(Collected data entries)
^^^^^^^^

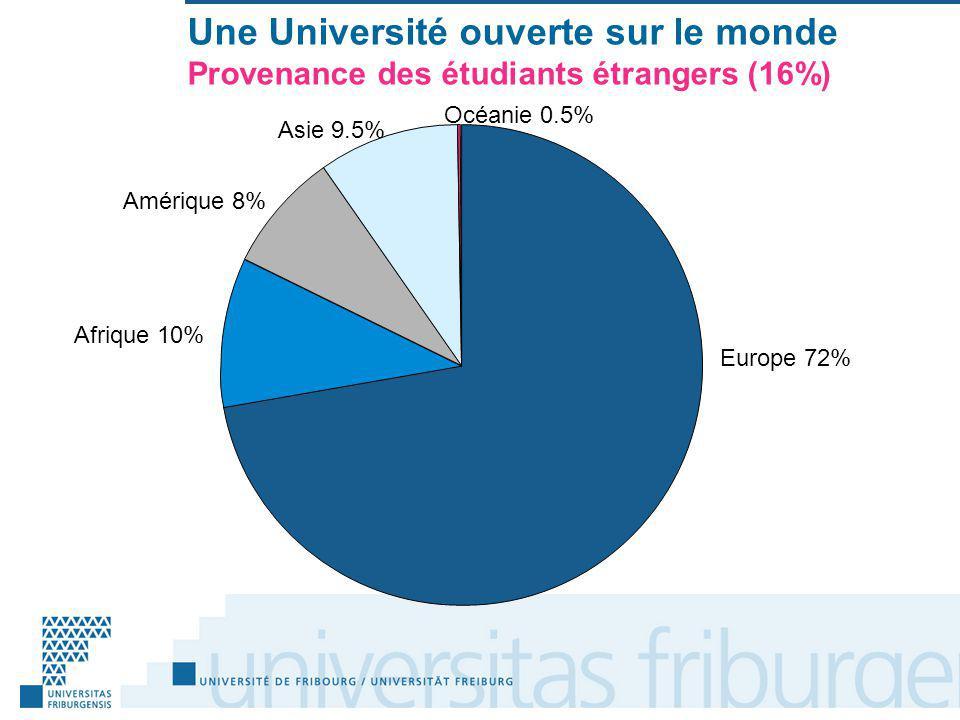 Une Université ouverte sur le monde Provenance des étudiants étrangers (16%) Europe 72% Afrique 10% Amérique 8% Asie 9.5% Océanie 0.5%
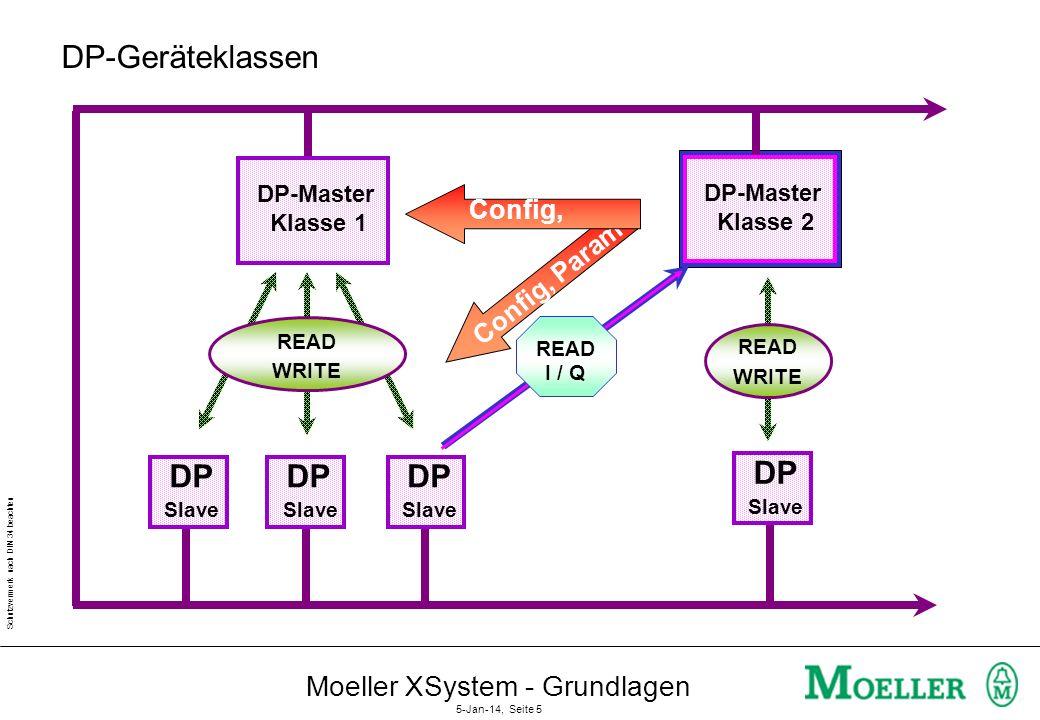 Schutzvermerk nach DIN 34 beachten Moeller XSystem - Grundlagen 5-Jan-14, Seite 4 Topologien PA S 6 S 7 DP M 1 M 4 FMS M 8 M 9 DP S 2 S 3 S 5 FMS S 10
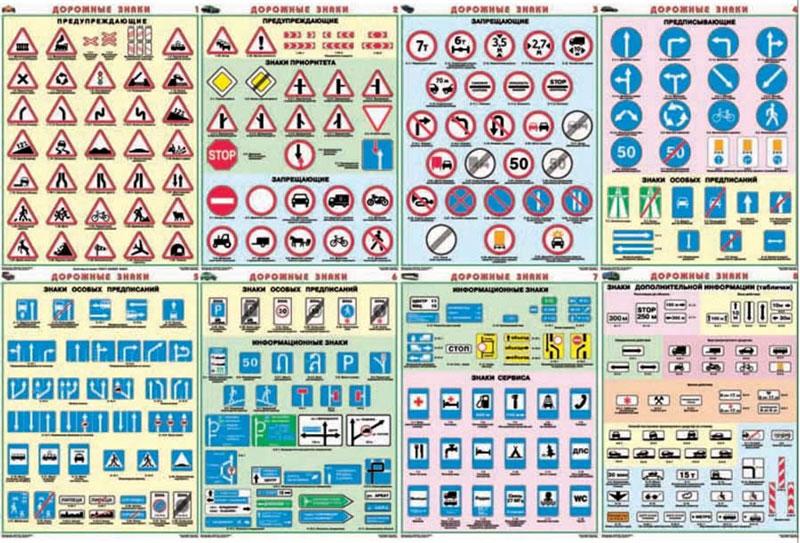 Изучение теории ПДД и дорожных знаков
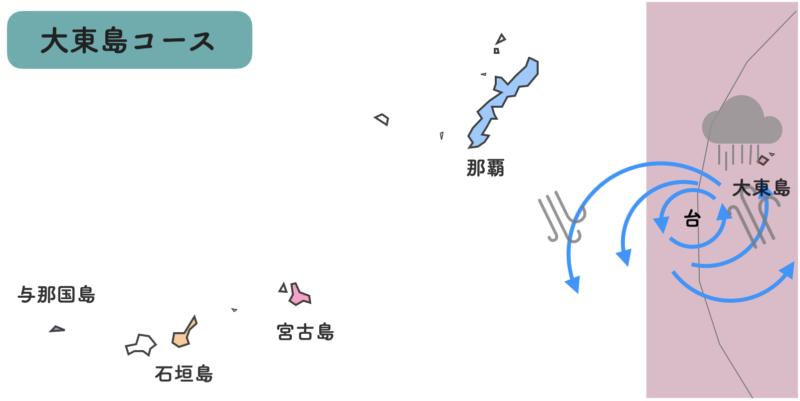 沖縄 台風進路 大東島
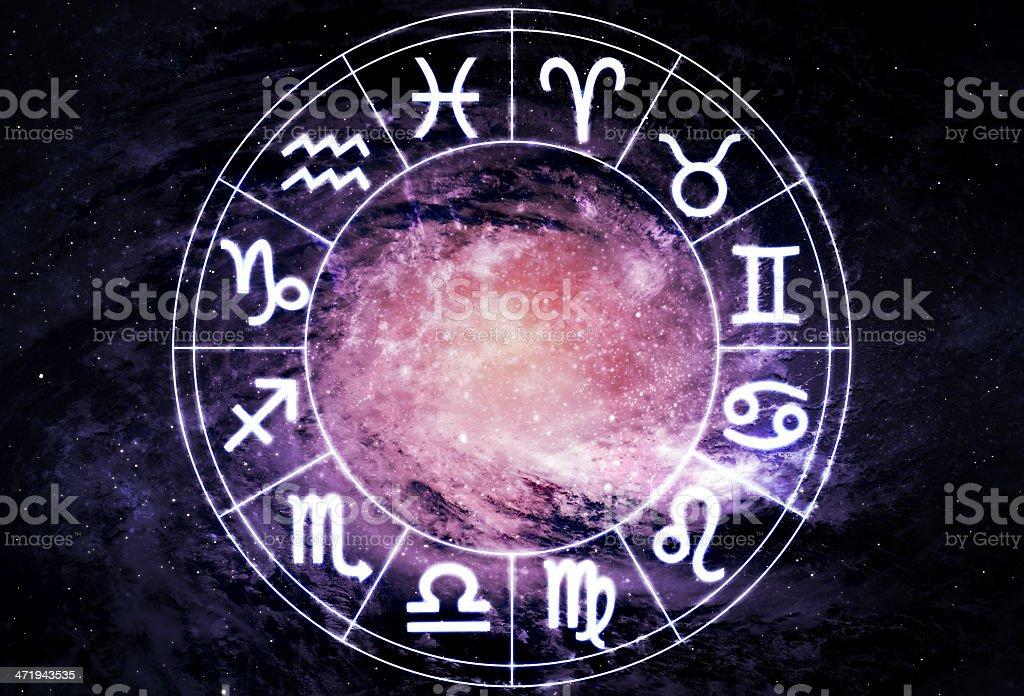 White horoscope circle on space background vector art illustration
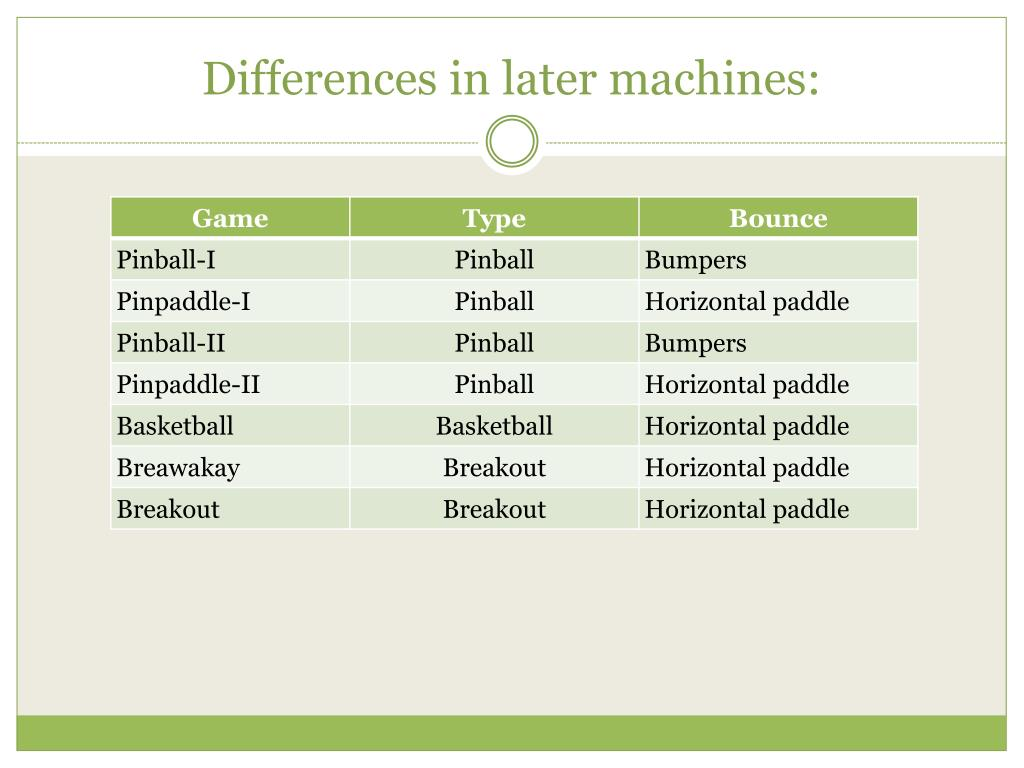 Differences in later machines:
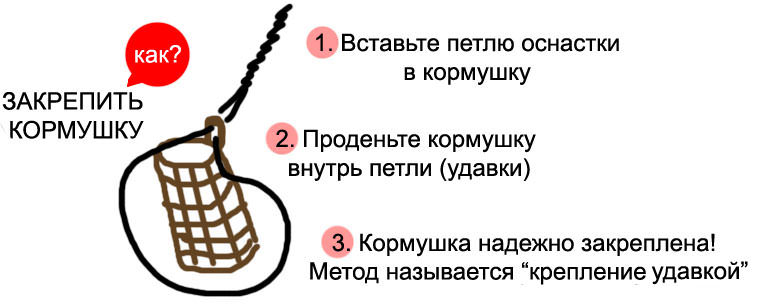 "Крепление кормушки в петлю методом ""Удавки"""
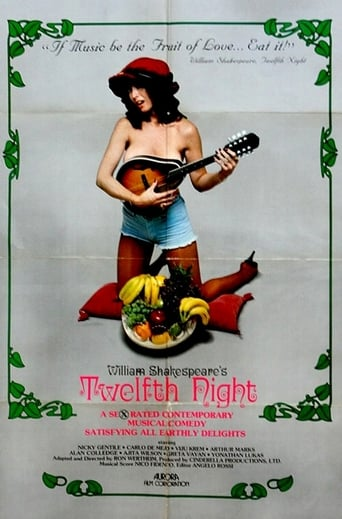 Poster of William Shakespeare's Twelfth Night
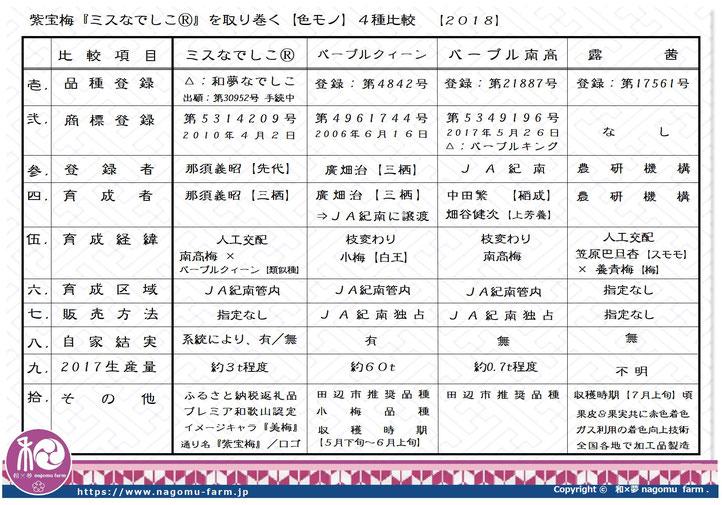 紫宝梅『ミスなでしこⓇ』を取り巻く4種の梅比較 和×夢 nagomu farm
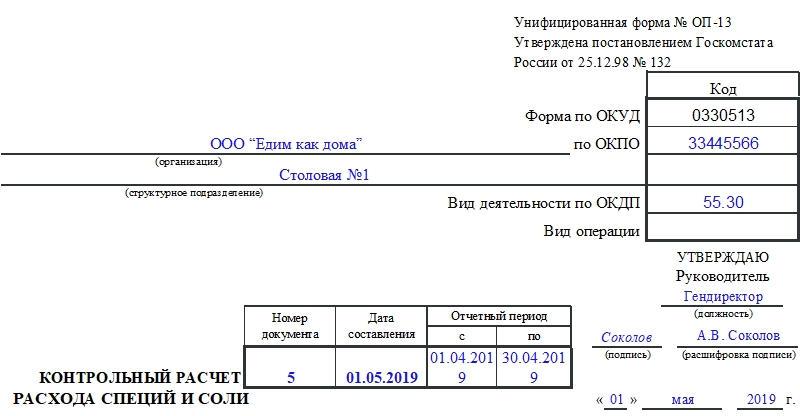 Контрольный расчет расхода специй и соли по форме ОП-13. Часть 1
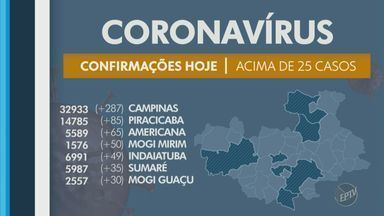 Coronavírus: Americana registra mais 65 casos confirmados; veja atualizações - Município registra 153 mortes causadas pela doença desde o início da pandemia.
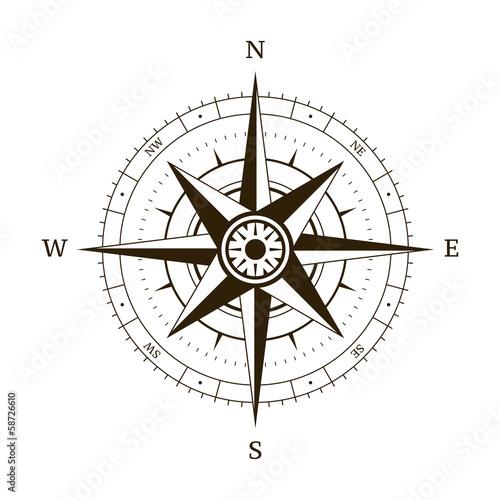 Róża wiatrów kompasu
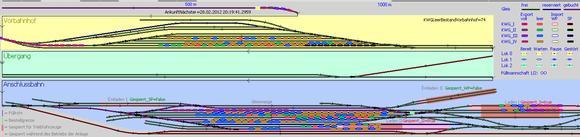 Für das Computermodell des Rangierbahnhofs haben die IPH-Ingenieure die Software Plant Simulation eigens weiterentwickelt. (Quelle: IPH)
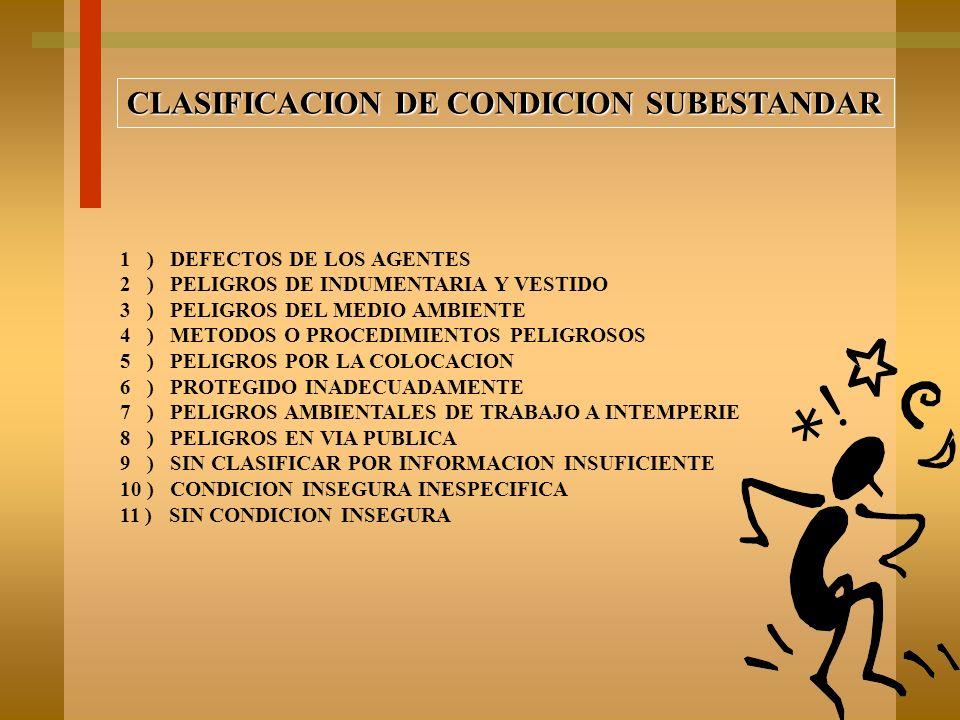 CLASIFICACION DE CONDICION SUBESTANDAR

^^^^^^^^

What to do: Word for word, repeat each line of the records, and leave every image out.

Task output:
 Une Université ouverte sur le monde Provenance des étudiants étrangers (16%) Europe 72% Afrique 10% Amérique 8% Asie 9.5% Océanie 0.5%
 Schutzvermerk nach DIN 34 beachten Moeller XSystem - Grundlagen 5-Jan-14, Seite 4 Topologien PA S 6 S 7 DP M 1 M 4 FMS M 8 M 9 DP S 2 S 3 S 5 FMS S 10
 Изучение теории ПДД и дорожных знаков
 沖縄 台風進路 大東島
 White horoscope circle on space background vector art illustration
 Differences in later machines:
 "Крепление кормушки в петлю методом ""Удавки"""
 Poster of William Shakespeare's Twelfth Night
 紫宝梅『ミスなでしこⓇ』を取り巻く4種の梅比較 和×夢 nagomu farm
 Контрольный расчет расхода специй и соли по форме ОП-13. Часть 1
 Coronavírus: Americana registra mais 65 casos confirmados; veja atualizações - Município registra 153 mortes causadas pela doença desde o início da pandemia.
 Róża wiatrów kompasu
 Für das Computermodell des Rangierbahnhofs haben die IPH-Ingenieure die Software Plant Simulation eigens weiterentwickelt. (Quelle: IPH)
 CLASIFICACION DE CONDICION SUBESTANDAR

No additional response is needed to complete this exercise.